◆ **Aim of the task**: Can you rewrite the concrete passage from "throughout the world." to "using alternative aggregates.", using "manufactured sand" in place of "river sand"?

◆ **Excerpted passage**:
Cement concrete is widely being used in construction of structures


throughout the world. Normally concrete constitutes of cement, fine
aggregate, coarse aggregate and water. Following the growth of
infrastructures in developing country, the demands for concreting materials
are also increasing. The strength and behaviour of concrete depends upon the
properties and behavior of its constituents. In concrete, the aggregates occupy
75% to 80% of the total volume of concrete and help to form a rigid skeleton
structure for concrete in addition with space fillers. The aggregates are
generally classified, depending on their size as fine and coarse aggregates. In
India, we generally use river sand as fine aggregate. We are in need to adjust
to the lack of availability of natural sand by using alternative aggregates.

◆ **Information supplied**:
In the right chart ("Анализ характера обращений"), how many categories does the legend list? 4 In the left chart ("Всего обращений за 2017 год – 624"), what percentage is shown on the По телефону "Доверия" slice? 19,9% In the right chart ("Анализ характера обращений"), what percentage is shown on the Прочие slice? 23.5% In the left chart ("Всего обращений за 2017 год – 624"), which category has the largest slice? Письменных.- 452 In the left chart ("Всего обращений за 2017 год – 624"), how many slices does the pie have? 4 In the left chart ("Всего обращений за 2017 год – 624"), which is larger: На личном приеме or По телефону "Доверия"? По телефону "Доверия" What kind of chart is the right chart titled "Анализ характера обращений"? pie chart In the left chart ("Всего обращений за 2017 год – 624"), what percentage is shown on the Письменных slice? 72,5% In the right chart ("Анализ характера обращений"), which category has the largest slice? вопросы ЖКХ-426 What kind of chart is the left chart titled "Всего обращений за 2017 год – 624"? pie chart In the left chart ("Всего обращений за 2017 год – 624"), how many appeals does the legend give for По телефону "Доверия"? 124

◆ **Result of this task**:
throughout the world. Normally concrete constitutes of cement, fine
aggregate, coarse aggregate and water. Following the growth of
infrastructures in developing country, the demands for concreting materials
are also increasing. The strength and behaviour of concrete depends upon the
properties and behavior of its constituents. In concrete, the aggregates occupy
75% to 80% of the total volume of concrete and help to form a rigid skeleton
structure for concrete in addition with space fillers. The aggregates are
generally classified, depending on their size as fine and coarse aggregates. In
India, we generally use manufactured sand as fine aggregate. We are in need to adjust
to the lack of availability of natural sand by using alternative aggregates.